I've been looking forward to this for some time, following the story of the Bernstein protege and her ascendancy to the highest rank a woman conductor has achieved.
As director-designate Ms. Alsop reinvigorated the orchestra, institutionally and artistically. A born communicator and effective proselytizer for music, she has led a major community-outreach effort and taken the orchestra back into the recording business for the first time in a decade. A new Sony Classical release with Ms. Alsop conducting the violinist Joshua Bell and the Baltimore Symphony in John Corigliano’s “Red Violin” Concerto took the top spot on the Billboard classical chart in September. The Naxos label plans to release a three-disc set of Dvorak symphonies taken from live performances by Ms. Alsop and the orchestra.
Thanks to a $1 million grant, the Baltimore Symphony this season is offering all tickets to subscribers at $25 a concert. In a new venture, XM Satellite Radio is broadcasting eight Baltimore Symphony programs this season. Attendance, which had dipped to about 60 percent of capacity before Ms. Alsop’s appointment, is confidently expected to reach the high 70 percent range. Paul Meecham, the orchestra’s president and chief executive, has said Ms. Alsop was the impetus for the turnaround, proving that dynamic artistic leadership is the obvious answer to the troubles facing American orchestras.
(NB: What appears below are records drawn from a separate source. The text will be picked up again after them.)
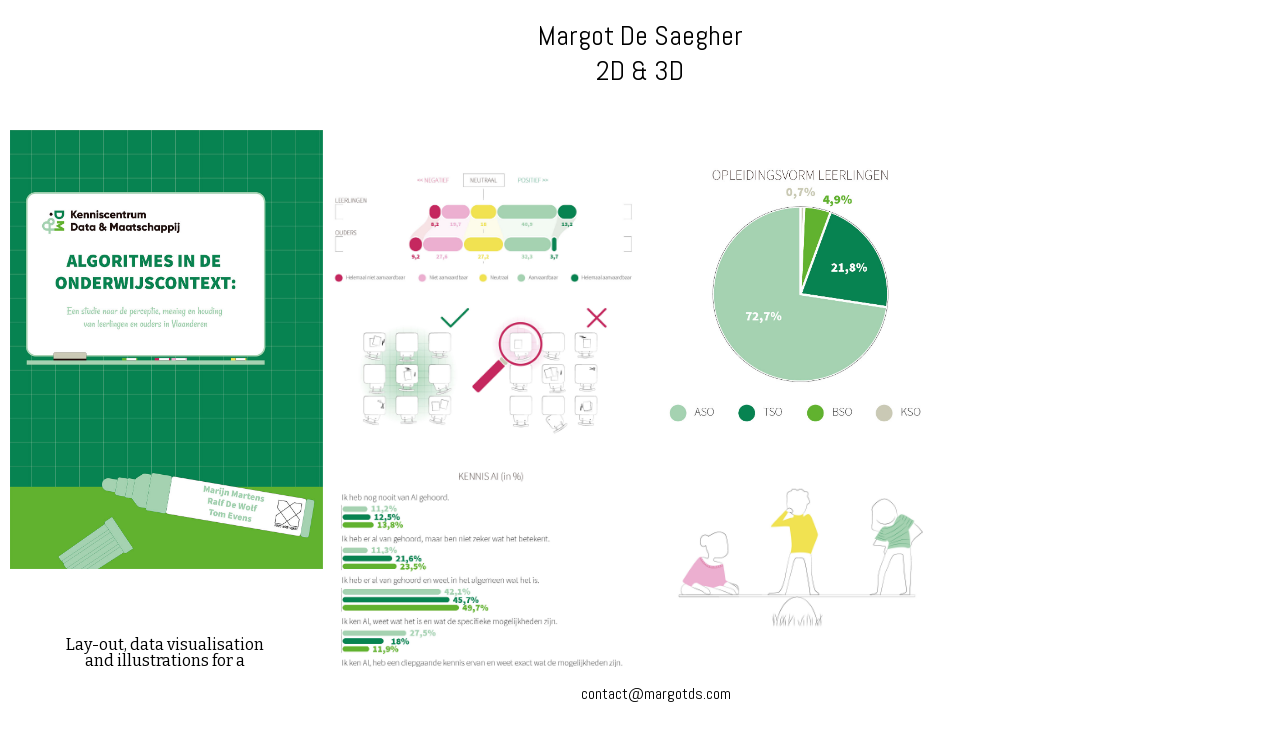

--- FILE ---
content_type: text/html
request_url: https://margotds.com/polSoc.html
body_size: 996
content:
<!DOCTYPE html>
<html>
	<title>Margot De Saegher - 2D & 3D art</title>
	<link rel="preconnect" href="https://fonts.googleapis.com">
	<link rel="preconnect" href="https://fonts.gstatic.com" crossorigin>
	<link href="https://fonts.googleapis.com/css2?family=Abel&display=swap" rel="stylesheet"> 
	<link href="https://fonts.googleapis.com/css2?family=Bitter&display=swap" rel="stylesheet"> 
	<meta name="viewport" content="width=device-width, initial-scale=1" />
	<style>
		a {
			color: black;
			text-decoration: none;
		}
		.link {
			color: #7ACA49;
			text-decoration: underline;
		}
		.header {
			text-align: center;
			margin-top: -10px;
			font-family: Abel, sans-serif;
			font-size: 28px;
			background: white;
			position: fixed; 
			width: 100%;
			left: 0px;
			top: 0px;
			z-index: 100;
		}
		.footer {
			font-family: Abel, sans-serif;
			text-align: center;
			background: white;
			padding: 1rem;
			position: fixed;
			width: 100%;
			left: 0px;
			bottom: 0px;
			z-index: 101;
		}
		.preview {
			width: 100%;
			height: auto;
			opacity: 1;
			margin: 2px;
		}
		.description {
			width: 100%;
			height: auto;
			text-align: center;
			padding: 50px;
 			box-sizing: border-box;
			line-height: 1em;
			font-family: 'Bitter', serif;
		}
		.collection {
			position: relative;
			top: 120px;
			padding-bottom: 50px;
			column-count: 4;
			column-gap: 4px;
			line-height: 0;
		}
		
		@media (max-width: 1200px) {
			.collection {
				column-count: 4;
			}
		@media (max-width: 1000px) {
			.collection {
				column-count: 3;
			}
		@media (max-width: 800px) {
			.collection {
				column-count: 2;
			}
		@media (max-width: 400px) {
			.collection {
				column-count: 1;
			}
		}
	</style>
<head>
	<header class= "header">
		<div><a href = "https://margotds.com/"><p>Margot De Saegher<br>
			2D & 3D</p></a></div>
	</header>
</head>
<body>
	<div class = "collection">
		<a href = "https://margotds.com/onewebmedia/M015_Voorblad.jpg" target="_blank">
			<img class = "preview" alt = "front page" src="https://margotds.com/onewebmedia/M015_Voorblad.jpg">
		</a>
		<p class = "description">
			Lay-out, data visualisation and illustrations for a research study by Marijn Martens, Ralf De Wolf and Tom Evens at <a class = "link" href = "https://www.ugent.be/mict/en">UGent</a>.
		</p> 
		<a href = "https://margotds.com/onewebmedia/M015_Likertschaal_001.jpg" target="_blank">
			<img class = "preview" alt = "likert scale" src="https://margotds.com/onewebmedia/M015_Likertschaal_001.jpg">
		</a>
		<a href = "https://margotds.com/onewebmedia/M015_Klasjes.jpg" target="_blank">
			<img class = "preview" alt = "classes" src="https://margotds.com/onewebmedia/M015_Klasjes.jpg">
		</a>
		<a href = "https://margotds.com/onewebmedia/M015_Staaf_002.jpg" target="_blank">
			<img class = "preview" alt = "bar chart" src="https://margotds.com/onewebmedia/M015_Staaf_002.jpg">
		</a>
		<a href = "https://margotds.com/onewebmedia/M015_Taart_003.jpg" target="_blank">
			<img class = "preview" alt = "pie chart" src="https://margotds.com/onewebmedia/M015_Taart_003.jpg">
		</a>
		<a href = "https://margotds.com/onewebmedia/M015_Wipplank.jpg" target="_blank">
			<img class = "preview" alt = "seesaw" src="https://margotds.com/onewebmedia/M015_Wipplank.jpg">
		</a>
		<p class = "description">
			Illustrations: Illustrator<br>
			Layout: InDesign
		</p>
	</div>
		<footer class = "footer">
			contact@margotds.com
		</footer>
	</body>

</html>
I think it proves more than this. Something Youngstown has ignored--at its peril--is focusing on its city as the place where it does business. First, it recently appointed a music director based in L.A.!? Randall Craig Fleischer is flown in for work and then back home. For recent percussion auditions, he couldn't even be bothered to actually come to Youngstown; they were held in Cleveland! If an orchestra is to succeed, the music director must be an active part of the community, reaching out and making connections. The audience for the Youngstown Symphony isn't savvy enough, I fear, to know the difference between a good and a mediocre interpretation--or even performance--of, say, Brahms's First Symphony. What they need to see is someone young and dynamic who is making appearances and making a name in the community.
I believe that American orchestras won't really be successful until the organizations take a page out of the playbook of popular entertainment. It's about stars. And not just the maestro. The symphony should be promoting its players as individuals: talking about their appearances, promoting their individual ensembles. Chamber music is more portable and can happen all over town. When the people throughout the community see and hear these musicians and know they're part of the symphony, that can bring them to Powers/DeYor for the concerts. Not to mention the musicians need the exposure to supplement their paltry symphony salaries.
Finally, Ms. Alsop is doing what must be done in today's concert halls: playing music by living composers. Audiences need to be reminded that this stuff is relevant. Unfortunately, of the six Masterworks series concerts on the Youngstown Symphony's schedule this year, only half feature performances by living composers. Not nearly enough.